» **Extracted text**:
Do secret files hold the key to Troubles darkest day?

From the Irish World:

TOM GRIFFIN meets the researchers looking for the truth about the Dublin-Monaghan bombings and the Murder Triangle at the National Archives in London.

EVERY January, thousands of British Government files are released under the 30 year rule. Every year for the past four years a small delegation has travelled over from Ireland to the National Archives in the leafy West London suburb of Kew to trawl through the documents.

The group has been seeking the truth about the bombings of 17 May 1974, which killed twenty-six people in Dublin, including a pregnant woman, and a further seven in Monaghan Town.

Although this was the bloodiest single day of the Troubles, nobody has ever been charged with the crime. In the face of decades of official indifference, the Dublin-Monaghan families themselves and their supporters in campaign group Justice for the Forgotten have played a major role in piecing together the events behind the bombings.

» **Material for the task**:
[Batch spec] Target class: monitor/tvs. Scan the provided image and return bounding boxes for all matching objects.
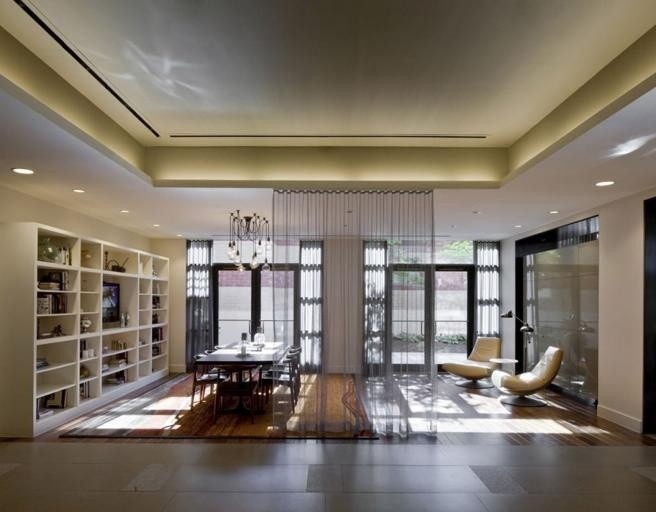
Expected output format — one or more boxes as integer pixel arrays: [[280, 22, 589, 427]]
[[103, 283, 120, 322]]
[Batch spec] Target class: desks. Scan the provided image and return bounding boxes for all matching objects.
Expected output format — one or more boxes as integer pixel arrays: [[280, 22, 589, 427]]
[[195, 341, 284, 416], [489, 358, 519, 371]]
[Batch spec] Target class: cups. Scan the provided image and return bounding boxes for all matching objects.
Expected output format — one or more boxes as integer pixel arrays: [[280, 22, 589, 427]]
[[111, 265, 120, 271], [82, 349, 94, 358]]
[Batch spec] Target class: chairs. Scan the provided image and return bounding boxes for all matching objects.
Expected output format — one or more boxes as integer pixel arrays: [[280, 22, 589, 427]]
[[442, 336, 501, 389], [191, 346, 302, 424], [491, 345, 564, 408]]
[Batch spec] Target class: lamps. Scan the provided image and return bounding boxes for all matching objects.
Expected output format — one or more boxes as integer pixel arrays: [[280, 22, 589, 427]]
[[501, 310, 535, 344], [226, 210, 270, 273]]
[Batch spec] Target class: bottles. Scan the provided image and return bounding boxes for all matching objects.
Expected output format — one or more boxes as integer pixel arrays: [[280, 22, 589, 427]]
[[253, 327, 265, 345], [120, 312, 130, 328], [240, 332, 251, 354]]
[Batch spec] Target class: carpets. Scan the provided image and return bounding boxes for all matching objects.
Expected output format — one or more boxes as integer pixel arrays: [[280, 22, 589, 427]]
[[58, 372, 380, 441]]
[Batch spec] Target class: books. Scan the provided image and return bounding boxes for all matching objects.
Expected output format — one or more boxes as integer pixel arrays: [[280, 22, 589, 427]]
[[43, 389, 67, 409], [36, 399, 40, 420], [37, 242, 73, 313], [38, 408, 54, 418], [80, 382, 91, 399]]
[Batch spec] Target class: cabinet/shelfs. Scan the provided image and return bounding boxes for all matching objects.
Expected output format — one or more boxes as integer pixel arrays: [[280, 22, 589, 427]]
[[0, 222, 170, 440]]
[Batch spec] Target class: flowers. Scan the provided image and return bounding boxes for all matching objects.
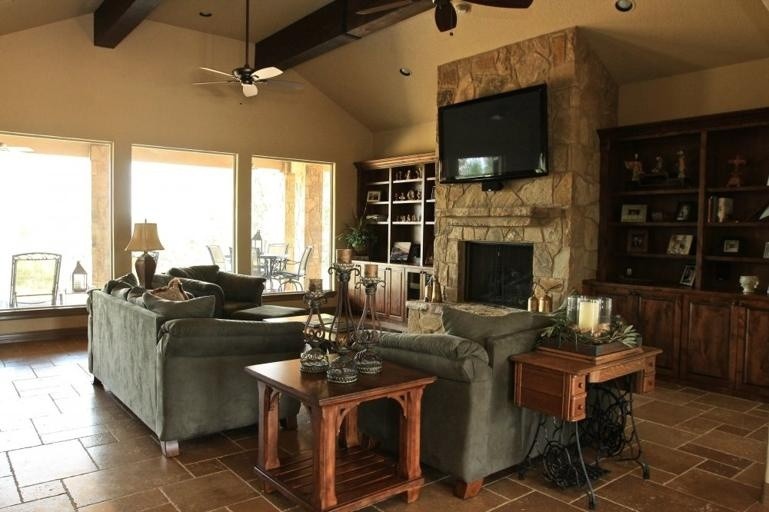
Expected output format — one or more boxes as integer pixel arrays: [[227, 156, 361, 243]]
[[353, 1, 536, 34]]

» **List of tasks**:
#1 List every number that the article about the Dublin-Monaghan bombings writes in numerals.
#2 Reproduce the entries, switching "Scan" to "Search" and leaving everything else unchanged. Begin at the first of the entries and stop after the line that contains "[[501, 310, 535, 344], [226, 210, 270, 273]]", and leave the pictures out.

» **Solutions in order**:
#1 30, 17, 1974

#2
[Batch spec] Target class: monitor/tvs. Search the provided image and return bounding boxes for all matching objects.
Expected output format — one or more boxes as integer pixel arrays: [[280, 22, 589, 427]]
[[103, 283, 120, 322]]
[Batch spec] Target class: desks. Search the provided image and return bounding boxes for all matching objects.
Expected output format — one or more boxes as integer pixel arrays: [[280, 22, 589, 427]]
[[195, 341, 284, 416], [489, 358, 519, 371]]
[Batch spec] Target class: cups. Search the provided image and return bounding boxes for all matching objects.
Expected output format — one or more boxes as integer pixel arrays: [[280, 22, 589, 427]]
[[111, 265, 120, 271], [82, 349, 94, 358]]
[Batch spec] Target class: chairs. Search the provided image and return bounding boxes for all matching objects.
Expected output format — one or more boxes as integer pixel arrays: [[280, 22, 589, 427]]
[[442, 336, 501, 389], [191, 346, 302, 424], [491, 345, 564, 408]]
[Batch spec] Target class: lamps. Search the provided image and return bounding boxes for all matching objects.
Expected output format — one or more boxes as integer pixel arrays: [[280, 22, 589, 427]]
[[501, 310, 535, 344], [226, 210, 270, 273]]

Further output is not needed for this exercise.